Bleeding tendency and health-related quality of life in carriers of haemophilia

Abstract

Haemophilia A and B are X-linked disorders caused by impaired synthesis of coagulation factors VIII and IX, respectively. Women who carry the haemophilia trait have about 50 % of normal factor levels. Due to skewed X-chromosome inactivation, factors in carriers may however range from levels corresponding to those in men with haemophilia up to normal levels. One hundred and twenty six haemophilia carriers and 90 controls were included in the study. In paper I, bleeding tendency was evaluated with a standardised bleeding assessment tool. We found increased bleeding tendency among the carriers of haemophilia A and B, compared to the control group. The bleeding tendency was weakly correlated to FVIII levels. In paper II, health-related quality of life (HRQOL) in haemophilia carriers was compared to a control group and the normative population. HRQOL was evaluated with the Short-Form 36 questionnaire. Symptomatic carriers had lower scores in the General Health, Social Functioning and Mental Health domains, compared to the control group. These differences disappeared when comparisons were made with the normative population. Paper III demonstrates that thrombin generation potential, evaluated by the calibrated automated thrombography method (CAT), did not differ significantly in symptomatic and asymptomatic carriers of haemophilia A. The results of paper IV indicate that there was no association between bleeding tendency in haemophilia A carriers and genotype, evaluated by comparison of null and non-null mutations.

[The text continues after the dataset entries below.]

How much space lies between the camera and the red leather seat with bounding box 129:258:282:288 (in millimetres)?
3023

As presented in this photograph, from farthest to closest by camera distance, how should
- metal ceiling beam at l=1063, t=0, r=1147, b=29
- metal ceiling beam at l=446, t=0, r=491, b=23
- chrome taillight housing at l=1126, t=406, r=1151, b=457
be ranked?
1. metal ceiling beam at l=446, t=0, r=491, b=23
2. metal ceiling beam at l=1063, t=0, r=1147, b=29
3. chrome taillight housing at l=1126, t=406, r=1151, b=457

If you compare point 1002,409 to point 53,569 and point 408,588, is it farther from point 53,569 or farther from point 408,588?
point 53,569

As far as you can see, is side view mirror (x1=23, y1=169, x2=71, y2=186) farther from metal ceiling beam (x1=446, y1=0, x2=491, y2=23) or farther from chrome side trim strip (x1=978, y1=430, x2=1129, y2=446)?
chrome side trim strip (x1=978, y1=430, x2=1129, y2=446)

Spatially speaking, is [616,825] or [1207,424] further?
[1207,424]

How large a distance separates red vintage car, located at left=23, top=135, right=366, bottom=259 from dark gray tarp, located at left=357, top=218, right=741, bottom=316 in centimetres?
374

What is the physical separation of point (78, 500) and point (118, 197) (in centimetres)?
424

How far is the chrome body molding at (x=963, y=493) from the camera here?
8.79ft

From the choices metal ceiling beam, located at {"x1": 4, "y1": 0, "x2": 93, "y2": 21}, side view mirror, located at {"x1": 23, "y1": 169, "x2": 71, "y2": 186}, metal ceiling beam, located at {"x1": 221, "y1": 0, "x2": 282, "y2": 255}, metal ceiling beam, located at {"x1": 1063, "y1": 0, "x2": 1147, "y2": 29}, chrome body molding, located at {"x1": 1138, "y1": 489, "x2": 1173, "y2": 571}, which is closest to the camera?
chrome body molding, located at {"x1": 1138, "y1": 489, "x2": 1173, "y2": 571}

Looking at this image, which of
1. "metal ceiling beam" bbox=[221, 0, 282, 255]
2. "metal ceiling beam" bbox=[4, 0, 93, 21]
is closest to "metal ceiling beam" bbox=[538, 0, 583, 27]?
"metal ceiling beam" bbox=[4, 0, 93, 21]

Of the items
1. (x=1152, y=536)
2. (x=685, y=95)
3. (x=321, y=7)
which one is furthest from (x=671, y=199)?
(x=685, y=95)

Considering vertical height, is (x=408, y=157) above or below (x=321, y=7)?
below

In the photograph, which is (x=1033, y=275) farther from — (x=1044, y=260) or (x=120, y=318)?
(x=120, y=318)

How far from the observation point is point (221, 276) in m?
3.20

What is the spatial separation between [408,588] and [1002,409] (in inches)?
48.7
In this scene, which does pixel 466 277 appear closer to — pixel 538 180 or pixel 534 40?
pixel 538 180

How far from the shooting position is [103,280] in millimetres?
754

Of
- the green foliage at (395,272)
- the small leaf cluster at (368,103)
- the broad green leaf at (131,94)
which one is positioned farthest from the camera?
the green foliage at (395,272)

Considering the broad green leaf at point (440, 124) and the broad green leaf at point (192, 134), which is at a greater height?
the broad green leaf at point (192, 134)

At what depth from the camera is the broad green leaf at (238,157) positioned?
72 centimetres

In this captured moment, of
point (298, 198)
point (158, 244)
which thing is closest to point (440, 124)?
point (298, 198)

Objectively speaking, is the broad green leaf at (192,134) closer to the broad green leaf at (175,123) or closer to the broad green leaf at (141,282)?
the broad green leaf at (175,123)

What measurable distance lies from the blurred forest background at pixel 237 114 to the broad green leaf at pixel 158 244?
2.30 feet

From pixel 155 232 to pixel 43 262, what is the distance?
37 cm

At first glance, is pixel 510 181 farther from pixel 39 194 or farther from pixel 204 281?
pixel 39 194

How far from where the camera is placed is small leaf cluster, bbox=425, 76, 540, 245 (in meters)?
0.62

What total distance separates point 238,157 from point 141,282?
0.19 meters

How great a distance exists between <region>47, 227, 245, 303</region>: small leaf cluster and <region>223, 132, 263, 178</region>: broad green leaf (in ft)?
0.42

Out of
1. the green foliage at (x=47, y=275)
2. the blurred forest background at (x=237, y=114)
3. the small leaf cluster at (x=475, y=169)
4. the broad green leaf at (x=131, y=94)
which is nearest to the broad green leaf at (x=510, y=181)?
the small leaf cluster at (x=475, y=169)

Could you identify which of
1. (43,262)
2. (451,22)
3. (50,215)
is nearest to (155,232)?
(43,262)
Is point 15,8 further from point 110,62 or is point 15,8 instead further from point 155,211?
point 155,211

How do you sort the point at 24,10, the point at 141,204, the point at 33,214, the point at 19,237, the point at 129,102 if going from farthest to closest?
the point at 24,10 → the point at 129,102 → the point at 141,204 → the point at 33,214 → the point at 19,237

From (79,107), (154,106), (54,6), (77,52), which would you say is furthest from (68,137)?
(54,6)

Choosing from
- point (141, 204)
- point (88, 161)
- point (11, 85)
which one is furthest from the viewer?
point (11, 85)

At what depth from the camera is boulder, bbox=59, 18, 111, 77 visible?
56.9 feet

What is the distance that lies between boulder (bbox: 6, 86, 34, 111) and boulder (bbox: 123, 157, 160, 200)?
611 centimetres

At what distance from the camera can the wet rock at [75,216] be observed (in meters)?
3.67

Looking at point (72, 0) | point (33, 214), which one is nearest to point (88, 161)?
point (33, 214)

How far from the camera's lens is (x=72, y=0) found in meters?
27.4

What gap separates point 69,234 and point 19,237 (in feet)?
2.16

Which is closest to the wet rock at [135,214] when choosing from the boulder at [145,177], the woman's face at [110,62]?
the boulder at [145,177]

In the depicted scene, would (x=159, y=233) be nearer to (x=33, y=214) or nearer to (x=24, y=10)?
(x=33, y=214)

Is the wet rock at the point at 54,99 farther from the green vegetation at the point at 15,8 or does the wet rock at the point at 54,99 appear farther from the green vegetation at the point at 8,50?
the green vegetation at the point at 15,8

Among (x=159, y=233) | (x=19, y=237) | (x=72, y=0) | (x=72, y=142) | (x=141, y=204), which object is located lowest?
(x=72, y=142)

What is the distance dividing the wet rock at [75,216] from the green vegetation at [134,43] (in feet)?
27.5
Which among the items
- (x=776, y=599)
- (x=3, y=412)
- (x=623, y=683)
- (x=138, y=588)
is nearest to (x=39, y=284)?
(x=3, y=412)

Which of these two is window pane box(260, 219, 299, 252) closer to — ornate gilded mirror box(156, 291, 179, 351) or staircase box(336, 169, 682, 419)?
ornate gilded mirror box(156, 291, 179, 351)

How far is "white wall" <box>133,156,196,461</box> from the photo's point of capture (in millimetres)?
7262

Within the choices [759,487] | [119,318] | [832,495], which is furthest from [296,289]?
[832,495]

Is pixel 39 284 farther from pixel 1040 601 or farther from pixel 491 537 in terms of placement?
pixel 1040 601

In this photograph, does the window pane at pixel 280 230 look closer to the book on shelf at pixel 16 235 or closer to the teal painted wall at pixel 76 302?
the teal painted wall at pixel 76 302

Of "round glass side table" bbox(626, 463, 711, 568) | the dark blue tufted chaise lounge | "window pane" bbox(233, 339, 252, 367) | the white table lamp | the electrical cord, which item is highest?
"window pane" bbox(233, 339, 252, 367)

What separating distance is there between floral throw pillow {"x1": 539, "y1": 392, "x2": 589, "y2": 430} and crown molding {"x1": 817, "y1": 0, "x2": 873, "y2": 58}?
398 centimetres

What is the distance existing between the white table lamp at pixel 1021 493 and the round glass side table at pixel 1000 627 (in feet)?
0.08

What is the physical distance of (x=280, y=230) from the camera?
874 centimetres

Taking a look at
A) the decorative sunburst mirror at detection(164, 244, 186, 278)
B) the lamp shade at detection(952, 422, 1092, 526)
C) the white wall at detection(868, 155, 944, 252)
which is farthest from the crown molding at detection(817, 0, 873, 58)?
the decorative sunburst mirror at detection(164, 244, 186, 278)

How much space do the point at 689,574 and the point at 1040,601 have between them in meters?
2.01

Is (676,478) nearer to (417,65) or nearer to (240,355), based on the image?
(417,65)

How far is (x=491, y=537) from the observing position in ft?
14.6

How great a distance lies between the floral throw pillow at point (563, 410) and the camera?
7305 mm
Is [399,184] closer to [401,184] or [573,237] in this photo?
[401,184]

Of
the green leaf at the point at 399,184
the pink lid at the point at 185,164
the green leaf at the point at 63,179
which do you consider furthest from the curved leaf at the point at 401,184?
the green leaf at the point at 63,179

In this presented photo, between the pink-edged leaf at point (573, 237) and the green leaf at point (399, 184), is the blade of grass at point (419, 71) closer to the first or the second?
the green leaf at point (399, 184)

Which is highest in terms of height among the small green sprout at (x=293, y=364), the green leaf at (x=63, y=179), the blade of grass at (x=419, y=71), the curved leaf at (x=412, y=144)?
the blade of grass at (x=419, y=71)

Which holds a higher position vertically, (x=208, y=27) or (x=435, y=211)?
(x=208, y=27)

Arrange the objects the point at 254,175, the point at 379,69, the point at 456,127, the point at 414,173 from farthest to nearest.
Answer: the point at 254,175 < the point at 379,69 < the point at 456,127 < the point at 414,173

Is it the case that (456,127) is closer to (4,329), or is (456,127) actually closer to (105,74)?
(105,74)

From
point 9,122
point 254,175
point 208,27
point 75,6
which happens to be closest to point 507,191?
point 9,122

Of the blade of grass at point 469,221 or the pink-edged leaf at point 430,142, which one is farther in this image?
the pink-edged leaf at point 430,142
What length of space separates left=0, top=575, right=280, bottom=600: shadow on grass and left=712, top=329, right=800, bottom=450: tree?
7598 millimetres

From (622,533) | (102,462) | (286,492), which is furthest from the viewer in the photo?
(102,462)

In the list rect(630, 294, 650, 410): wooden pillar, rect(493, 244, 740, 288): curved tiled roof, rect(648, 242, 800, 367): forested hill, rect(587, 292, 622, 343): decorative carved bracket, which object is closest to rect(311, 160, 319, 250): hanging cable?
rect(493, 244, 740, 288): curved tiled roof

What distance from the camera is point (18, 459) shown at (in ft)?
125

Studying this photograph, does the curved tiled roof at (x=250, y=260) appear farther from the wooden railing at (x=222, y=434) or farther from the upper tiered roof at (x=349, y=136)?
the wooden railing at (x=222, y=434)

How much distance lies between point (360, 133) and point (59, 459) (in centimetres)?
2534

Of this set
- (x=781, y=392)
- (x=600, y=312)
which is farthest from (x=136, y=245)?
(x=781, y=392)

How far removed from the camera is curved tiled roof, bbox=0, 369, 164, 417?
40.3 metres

In conclusion, the results suggest that carriers of haemophilia may have increased bleeding tendency, especially during haemostatic stress. Carriership did not affect HRQOL in comparison to the normative population. Factor levels as well as thrombin generation capacity appear to be inadequate for predicition of bleeding tendency in carriers. The bleeding tendency in haemophilia A carriers was not influenced by genotype.